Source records
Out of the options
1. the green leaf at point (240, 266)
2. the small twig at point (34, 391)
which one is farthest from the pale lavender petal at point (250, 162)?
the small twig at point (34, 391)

_Given problem_. Type the material above out again, exactly.

_Full solution_.
Out of the options
1. the green leaf at point (240, 266)
2. the small twig at point (34, 391)
which one is farthest from the pale lavender petal at point (250, 162)?
the small twig at point (34, 391)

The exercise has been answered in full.